Les Observatoires documentaires de Périphérie

L’association Périphérie invite des personnes à se saisir de la caméra pour documenter leur quotidien au travail. Cette démarche collective, mêlant cinéma et approche anthropologique, offre un autre regard sur des réalités professionnelles et initie les participant·es à la création documentaire. L’une de ces réalisations, Urbanistes (Les Observatoires documentaires, 2023), sera projetée le 4 novembre 2024 à la Bpi.

Dans une crèche, un bébé est filmé par deux femmes
Tournage des Observatoires documentaires en crèche. © Association Périphérie

Depuis 1983, l’association Périphérie ancre son travail de création et de diffusion de cinéma documentaire en Seine-Saint-Denis. Elle y organise des projections, un festival, des ateliers, des résidences de montage et d’écriture. En 2012, un dispositif particulier voit le jour : les Observatoires documentaires, dont l’ambition est d’offrir à des personnes la possibilité de filmer elles-mêmes leurs pratiques professionnelles. Les Observatoires font leurs premiers pas au sein de crèches, et l’approche est d’abord institutionnelle. Rapidement, avec une exigence de cinéma, la démarche parvient à mettre en partage une réalité professionnelle et certains outils de la création documentaire.

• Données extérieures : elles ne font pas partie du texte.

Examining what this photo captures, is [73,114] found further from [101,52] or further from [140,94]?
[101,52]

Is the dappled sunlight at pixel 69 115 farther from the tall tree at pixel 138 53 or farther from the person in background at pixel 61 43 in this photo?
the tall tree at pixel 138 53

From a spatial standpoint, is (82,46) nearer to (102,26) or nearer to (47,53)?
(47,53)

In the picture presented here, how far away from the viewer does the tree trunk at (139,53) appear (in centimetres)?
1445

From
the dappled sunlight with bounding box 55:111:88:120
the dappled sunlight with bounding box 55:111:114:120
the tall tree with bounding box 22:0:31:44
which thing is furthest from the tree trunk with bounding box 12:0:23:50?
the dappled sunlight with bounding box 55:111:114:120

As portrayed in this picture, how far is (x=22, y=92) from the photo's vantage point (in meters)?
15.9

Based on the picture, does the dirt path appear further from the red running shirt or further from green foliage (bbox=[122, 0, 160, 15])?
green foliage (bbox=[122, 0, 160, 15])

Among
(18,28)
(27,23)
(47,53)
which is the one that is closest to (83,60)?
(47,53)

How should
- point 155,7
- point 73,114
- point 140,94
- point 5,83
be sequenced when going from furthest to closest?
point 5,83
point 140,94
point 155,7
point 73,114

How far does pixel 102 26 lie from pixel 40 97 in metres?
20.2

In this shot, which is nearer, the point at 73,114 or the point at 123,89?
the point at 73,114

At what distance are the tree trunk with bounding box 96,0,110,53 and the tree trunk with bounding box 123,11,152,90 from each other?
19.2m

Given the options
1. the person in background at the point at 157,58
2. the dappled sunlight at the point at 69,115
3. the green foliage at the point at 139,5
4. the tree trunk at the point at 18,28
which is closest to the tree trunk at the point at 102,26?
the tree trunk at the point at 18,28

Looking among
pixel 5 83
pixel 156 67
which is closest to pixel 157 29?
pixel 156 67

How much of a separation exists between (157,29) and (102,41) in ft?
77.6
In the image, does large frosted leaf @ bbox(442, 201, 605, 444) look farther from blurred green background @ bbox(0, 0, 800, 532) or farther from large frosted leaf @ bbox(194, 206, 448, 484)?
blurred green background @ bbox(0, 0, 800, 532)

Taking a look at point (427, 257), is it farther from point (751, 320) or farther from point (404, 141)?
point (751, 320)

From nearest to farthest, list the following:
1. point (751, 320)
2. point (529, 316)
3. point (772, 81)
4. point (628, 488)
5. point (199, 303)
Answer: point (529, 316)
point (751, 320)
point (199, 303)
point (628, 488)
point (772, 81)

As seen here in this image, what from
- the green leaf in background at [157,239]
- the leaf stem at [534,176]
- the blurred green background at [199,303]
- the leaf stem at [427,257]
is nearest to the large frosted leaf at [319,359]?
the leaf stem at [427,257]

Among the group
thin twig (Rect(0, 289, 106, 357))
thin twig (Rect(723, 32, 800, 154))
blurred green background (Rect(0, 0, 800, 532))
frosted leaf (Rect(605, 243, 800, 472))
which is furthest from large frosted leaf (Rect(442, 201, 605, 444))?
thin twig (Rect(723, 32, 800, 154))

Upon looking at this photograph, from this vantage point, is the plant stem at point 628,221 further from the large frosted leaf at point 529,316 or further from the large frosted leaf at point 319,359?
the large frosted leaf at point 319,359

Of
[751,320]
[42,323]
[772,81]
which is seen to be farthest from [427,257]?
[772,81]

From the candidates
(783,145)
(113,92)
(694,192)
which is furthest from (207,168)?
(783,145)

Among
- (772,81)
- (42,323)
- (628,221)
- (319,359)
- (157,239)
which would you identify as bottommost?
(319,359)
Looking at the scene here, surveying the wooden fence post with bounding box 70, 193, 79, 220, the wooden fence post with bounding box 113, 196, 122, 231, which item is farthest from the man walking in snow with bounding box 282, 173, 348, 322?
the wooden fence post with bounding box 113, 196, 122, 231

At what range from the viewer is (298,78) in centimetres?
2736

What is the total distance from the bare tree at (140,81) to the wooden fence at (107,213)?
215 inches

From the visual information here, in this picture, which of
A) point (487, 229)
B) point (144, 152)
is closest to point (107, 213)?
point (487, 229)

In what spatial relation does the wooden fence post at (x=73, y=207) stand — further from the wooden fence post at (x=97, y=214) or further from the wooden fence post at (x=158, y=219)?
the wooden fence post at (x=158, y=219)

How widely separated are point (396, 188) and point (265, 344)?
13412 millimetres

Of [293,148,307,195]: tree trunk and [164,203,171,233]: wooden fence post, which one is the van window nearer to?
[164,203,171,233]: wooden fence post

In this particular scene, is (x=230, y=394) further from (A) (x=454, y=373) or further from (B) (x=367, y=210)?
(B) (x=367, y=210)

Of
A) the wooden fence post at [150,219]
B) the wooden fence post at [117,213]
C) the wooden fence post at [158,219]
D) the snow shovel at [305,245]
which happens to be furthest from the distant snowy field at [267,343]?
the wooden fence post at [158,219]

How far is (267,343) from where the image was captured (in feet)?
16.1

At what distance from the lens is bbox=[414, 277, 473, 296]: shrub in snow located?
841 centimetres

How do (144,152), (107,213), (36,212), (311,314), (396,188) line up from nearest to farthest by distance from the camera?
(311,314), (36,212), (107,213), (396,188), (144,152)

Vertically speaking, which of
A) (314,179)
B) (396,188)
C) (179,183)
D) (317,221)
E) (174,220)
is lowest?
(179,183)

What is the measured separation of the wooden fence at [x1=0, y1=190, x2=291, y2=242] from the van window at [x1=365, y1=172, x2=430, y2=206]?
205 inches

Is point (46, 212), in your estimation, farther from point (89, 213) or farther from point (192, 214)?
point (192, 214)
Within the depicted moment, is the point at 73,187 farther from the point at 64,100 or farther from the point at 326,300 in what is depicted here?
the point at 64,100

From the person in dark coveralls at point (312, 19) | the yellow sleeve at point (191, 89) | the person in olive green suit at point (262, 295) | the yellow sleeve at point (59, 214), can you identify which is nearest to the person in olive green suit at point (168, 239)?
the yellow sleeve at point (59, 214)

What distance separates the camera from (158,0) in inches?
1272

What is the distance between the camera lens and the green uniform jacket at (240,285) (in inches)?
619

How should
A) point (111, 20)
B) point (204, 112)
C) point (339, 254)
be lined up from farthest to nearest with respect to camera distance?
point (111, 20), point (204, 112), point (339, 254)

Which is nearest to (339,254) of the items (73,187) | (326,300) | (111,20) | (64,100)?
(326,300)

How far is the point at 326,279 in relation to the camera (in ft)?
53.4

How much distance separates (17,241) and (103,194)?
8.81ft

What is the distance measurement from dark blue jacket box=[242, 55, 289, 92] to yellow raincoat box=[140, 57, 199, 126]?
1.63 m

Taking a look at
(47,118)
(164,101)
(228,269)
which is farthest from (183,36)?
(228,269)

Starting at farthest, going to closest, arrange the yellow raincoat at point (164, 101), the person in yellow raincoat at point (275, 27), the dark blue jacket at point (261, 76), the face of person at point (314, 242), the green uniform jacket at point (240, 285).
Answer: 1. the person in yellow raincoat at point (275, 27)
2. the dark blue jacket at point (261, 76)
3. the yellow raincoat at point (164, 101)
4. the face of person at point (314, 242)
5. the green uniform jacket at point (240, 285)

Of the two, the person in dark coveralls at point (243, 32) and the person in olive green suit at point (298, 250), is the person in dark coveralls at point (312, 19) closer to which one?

Une initiation à la création documentaire

Si les crèches départementales ont été les premiers lieux investis par les Observatoires, d’autres types d’établissements y ont participé depuis : foyer de vie, Protection maternelle et infantile (PMI), service d’urbanisme… Le choix des structures se faisant au fil des rencontres et des opportunités.

Julien Pornet, responsable du projet des Observatoires à Périphérie s’associe, pour chaque projet, avec un·e cinéaste. La première étape est d’initier les participant·es au cinéma documentaire : projeter des films pour présenter une vaste palette d’écritures, échanger avec des cinéastes qui viennent parler de leur manière de penser et de faire leur travail. Cette initiation se fait en amont des exercices techniques qui permettent de prendre en main la caméra, outil à travers lequel les participant·es vont pouvoir sonder leur environnement professionnel.

Durant cette phase de sensibilisation, les cinéastes s’adaptent au lieu, à son organisation et aux temps de travail : il s’agit de mêler l’observation au quotidien et d’ancrer ces ateliers dans le réel. Les personnes sensibilisées peuvent ainsi restituer leur réalité professionnelle en prenant elles-mêmes les images qui feront film. Cette approche fait écho à celle des groupes Medvedkine qui, de 1967 à 1974, ont créé des collectifs d’ouvrier·ières-cinéastes. Ici, la présence du duo de Périphérie est essentielle et motrice : quand le matériel de tournage est laissé sur place, les participant·es ne s’en saisissent pas spontanément.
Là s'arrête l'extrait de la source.